Chromatography Forum

Hey all,

I've got a problem I can't quite get rid of. I recently inherited a GC and a method and I cannot for the life of me get rid of fronting on a peak. I've cleaned the injection port (replaced the septum, gold seal and washer and liner with new parts), replaced the column with a new one, increased the split ratio to crazy high amounts, and even replaced the FID jet. Here's the method that I'm using.

HP6890
250 C inlet temp
120-320 oven temp @ 25 C/min
HP-5 column (30 m x 0.25 um x 0.32 mm)
split ratio 300:1
H2 carrier gas
FID
goose neck liner

Here are the offending chroms:

[img]http://s616.photobucket.com/albums/tt242/GC_User/?action=view&current=Image001.jpg[/img]

[img]http://s616.photobucket.com/albums/tt242/GC_User/?action=view&current=Image002.jpg[/img]

What is the solvent and do you know what compunds these are?

The solvent is pyridine and the compound is a derivative of a lactam that has been silanized. By the way, are the pictures showing up in the post? I was having internet connection difficulties earlier. I can't speak too much about the compound itself, but I was assured that such peak fronting was not there several months ago. I've only been working on this project for about a week and a half now and the issue came up before I started.

Your chroms aren't showing up in your post. Are you having fronting on one peak or all your peaks? Have you tried adjusting your injection temp and how does that affect your peak shape?

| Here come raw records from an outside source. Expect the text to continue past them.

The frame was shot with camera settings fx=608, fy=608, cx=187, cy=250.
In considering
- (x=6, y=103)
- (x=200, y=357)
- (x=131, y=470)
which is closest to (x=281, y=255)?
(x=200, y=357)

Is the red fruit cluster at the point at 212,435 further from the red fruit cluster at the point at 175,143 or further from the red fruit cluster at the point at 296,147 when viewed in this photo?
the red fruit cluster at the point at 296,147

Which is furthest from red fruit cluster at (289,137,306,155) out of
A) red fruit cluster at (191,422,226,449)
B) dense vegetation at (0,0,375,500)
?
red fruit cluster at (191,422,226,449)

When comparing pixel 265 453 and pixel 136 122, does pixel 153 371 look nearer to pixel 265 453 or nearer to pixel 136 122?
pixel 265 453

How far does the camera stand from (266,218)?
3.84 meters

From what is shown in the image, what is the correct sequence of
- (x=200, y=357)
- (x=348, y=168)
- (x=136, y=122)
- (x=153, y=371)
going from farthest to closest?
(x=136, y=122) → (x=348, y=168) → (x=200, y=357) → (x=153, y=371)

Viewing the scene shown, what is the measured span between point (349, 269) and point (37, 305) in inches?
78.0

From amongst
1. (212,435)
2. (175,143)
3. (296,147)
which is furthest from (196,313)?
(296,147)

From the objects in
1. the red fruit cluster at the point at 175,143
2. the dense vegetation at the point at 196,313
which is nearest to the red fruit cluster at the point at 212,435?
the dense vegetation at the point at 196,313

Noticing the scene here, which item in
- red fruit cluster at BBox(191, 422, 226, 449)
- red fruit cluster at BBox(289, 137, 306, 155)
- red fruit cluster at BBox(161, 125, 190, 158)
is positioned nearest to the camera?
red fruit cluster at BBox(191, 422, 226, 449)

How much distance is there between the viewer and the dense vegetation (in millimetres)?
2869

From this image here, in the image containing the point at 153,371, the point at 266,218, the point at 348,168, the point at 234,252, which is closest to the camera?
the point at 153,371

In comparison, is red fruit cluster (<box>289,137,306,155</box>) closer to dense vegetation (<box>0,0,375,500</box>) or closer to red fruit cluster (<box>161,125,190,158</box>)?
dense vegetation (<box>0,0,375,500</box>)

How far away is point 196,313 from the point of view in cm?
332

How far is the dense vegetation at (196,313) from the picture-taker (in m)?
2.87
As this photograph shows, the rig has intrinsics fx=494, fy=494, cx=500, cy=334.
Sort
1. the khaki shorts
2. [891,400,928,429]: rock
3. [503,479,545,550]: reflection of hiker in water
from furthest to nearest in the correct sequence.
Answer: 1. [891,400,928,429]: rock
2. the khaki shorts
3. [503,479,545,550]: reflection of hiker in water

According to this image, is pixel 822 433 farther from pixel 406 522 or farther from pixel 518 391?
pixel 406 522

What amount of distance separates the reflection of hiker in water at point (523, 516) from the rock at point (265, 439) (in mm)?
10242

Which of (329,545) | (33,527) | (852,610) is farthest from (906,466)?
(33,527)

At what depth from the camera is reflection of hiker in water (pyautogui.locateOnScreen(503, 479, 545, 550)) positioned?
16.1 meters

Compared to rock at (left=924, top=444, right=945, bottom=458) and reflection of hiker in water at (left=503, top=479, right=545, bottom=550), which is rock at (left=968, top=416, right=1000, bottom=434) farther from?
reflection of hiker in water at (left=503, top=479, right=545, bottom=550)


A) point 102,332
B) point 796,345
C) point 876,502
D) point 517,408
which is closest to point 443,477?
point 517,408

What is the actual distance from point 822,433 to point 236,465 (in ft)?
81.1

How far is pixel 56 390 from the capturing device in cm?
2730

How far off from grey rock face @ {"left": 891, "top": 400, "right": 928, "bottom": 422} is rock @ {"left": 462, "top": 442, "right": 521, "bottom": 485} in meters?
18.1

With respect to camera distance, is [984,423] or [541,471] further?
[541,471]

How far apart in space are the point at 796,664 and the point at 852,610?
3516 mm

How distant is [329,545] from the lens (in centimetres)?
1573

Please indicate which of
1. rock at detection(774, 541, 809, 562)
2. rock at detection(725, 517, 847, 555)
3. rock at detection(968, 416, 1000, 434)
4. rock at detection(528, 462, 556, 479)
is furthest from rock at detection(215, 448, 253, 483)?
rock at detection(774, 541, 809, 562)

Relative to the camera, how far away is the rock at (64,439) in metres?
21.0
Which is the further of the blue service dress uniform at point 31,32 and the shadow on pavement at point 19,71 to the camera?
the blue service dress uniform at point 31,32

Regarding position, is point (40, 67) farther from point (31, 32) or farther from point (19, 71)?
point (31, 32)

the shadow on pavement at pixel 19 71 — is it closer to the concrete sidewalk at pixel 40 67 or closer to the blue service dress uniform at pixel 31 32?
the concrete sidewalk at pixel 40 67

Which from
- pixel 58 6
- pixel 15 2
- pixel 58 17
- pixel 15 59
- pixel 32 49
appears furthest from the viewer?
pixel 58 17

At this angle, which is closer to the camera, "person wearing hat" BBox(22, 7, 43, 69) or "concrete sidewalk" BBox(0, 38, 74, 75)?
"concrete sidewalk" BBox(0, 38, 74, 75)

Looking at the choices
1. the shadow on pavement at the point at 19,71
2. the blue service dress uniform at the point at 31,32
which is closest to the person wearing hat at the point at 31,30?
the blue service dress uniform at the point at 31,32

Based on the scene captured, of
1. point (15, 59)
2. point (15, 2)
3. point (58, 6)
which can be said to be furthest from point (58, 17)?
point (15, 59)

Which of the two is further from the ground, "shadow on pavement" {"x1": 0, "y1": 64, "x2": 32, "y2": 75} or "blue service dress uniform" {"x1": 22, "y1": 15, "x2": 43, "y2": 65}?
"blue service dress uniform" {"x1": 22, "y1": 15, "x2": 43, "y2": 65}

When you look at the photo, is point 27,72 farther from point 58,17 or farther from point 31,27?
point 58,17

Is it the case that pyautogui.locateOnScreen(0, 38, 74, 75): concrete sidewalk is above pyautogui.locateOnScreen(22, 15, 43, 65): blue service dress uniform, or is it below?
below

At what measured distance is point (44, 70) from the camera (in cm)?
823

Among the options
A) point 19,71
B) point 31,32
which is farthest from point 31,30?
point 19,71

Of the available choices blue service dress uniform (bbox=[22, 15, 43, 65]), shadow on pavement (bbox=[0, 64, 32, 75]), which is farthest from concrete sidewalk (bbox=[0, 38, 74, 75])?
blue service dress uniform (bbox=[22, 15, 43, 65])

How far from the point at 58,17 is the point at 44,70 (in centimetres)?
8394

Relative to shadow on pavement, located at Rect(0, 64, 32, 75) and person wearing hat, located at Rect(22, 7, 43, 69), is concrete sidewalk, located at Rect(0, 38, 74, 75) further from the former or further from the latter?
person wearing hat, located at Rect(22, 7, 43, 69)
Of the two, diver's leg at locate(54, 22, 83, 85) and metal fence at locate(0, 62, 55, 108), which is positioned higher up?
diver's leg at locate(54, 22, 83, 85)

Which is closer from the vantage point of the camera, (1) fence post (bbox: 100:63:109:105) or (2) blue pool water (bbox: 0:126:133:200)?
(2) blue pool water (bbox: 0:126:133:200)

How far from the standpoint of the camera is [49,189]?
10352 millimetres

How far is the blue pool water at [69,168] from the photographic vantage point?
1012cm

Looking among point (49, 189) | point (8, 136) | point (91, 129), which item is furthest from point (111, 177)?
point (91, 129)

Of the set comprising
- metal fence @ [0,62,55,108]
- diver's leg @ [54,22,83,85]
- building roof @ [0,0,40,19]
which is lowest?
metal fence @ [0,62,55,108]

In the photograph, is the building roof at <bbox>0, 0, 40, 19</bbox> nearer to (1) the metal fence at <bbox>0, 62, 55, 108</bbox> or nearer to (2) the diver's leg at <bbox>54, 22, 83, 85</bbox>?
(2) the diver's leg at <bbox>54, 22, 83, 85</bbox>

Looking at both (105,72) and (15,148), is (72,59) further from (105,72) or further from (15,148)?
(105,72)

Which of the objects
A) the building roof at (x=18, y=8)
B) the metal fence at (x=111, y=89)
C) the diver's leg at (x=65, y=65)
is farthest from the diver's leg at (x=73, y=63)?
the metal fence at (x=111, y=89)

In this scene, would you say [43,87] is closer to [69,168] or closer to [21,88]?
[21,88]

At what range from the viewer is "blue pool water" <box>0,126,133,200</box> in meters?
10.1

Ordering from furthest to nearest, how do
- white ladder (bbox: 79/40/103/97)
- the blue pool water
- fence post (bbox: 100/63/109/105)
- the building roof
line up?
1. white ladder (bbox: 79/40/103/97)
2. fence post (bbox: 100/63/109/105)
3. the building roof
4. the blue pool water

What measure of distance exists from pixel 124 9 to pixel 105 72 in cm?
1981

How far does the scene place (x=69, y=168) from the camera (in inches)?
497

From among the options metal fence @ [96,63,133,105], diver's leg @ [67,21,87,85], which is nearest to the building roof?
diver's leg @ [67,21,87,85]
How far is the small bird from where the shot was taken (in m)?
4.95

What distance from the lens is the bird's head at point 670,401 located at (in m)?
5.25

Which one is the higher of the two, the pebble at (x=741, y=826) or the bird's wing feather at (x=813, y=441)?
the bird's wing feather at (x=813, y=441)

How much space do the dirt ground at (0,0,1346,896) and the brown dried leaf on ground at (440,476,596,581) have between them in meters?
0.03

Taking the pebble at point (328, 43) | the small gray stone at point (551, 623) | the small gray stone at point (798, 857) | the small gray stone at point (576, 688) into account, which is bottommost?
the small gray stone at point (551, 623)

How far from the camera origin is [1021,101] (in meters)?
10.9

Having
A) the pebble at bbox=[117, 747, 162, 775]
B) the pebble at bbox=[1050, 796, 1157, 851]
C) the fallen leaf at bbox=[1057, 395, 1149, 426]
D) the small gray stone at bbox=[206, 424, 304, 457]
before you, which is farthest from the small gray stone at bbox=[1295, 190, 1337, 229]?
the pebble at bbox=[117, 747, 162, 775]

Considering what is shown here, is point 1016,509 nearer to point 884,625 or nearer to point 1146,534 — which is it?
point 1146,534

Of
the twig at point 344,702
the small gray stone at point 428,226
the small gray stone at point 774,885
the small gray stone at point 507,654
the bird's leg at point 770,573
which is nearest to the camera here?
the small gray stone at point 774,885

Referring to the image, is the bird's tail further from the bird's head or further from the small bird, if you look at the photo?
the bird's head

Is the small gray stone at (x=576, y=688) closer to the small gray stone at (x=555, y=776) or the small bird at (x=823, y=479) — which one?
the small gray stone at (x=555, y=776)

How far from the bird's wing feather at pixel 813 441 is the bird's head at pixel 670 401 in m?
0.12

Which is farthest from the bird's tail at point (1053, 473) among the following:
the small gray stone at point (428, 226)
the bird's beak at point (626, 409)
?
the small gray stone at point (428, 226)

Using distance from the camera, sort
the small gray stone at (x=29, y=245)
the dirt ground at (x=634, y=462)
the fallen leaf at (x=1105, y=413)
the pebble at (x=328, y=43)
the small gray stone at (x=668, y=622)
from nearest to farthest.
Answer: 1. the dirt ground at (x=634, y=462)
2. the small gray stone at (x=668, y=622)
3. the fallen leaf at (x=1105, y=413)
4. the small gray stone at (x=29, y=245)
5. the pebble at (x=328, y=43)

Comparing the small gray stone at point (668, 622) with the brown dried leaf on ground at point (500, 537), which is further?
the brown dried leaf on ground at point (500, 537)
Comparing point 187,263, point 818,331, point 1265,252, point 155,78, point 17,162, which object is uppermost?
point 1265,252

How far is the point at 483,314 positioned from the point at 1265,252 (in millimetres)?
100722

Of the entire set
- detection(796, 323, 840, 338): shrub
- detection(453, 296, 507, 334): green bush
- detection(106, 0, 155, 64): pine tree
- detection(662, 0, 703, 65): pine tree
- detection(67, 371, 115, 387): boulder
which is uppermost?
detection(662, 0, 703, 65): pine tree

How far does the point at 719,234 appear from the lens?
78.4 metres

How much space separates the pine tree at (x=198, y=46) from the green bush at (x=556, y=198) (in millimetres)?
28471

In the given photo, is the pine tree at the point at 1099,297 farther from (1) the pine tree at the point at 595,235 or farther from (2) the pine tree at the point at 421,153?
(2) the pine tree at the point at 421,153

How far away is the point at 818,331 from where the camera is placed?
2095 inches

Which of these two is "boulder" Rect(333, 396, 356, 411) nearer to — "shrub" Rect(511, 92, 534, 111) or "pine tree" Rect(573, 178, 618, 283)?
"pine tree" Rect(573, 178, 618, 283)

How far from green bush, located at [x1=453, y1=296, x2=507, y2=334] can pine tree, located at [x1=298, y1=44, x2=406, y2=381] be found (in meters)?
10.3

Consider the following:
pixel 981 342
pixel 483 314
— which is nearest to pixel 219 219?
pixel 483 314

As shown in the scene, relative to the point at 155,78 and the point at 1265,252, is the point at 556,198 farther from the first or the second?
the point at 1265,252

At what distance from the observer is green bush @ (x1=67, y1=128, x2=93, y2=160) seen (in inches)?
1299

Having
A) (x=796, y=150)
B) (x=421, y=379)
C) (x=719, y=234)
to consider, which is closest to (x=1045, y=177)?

Just thought of something else, you could try running a guard column and see if that works better.

We really need to see the chromatograms.

Peter

You can copy and paste the links into your browser and see the images, but the image quality is poor, it's hard to see the peaks.

The peak looks really big, I am thinking column overload. have you tried diluting?

Thaks Larkl, now I can just about see them.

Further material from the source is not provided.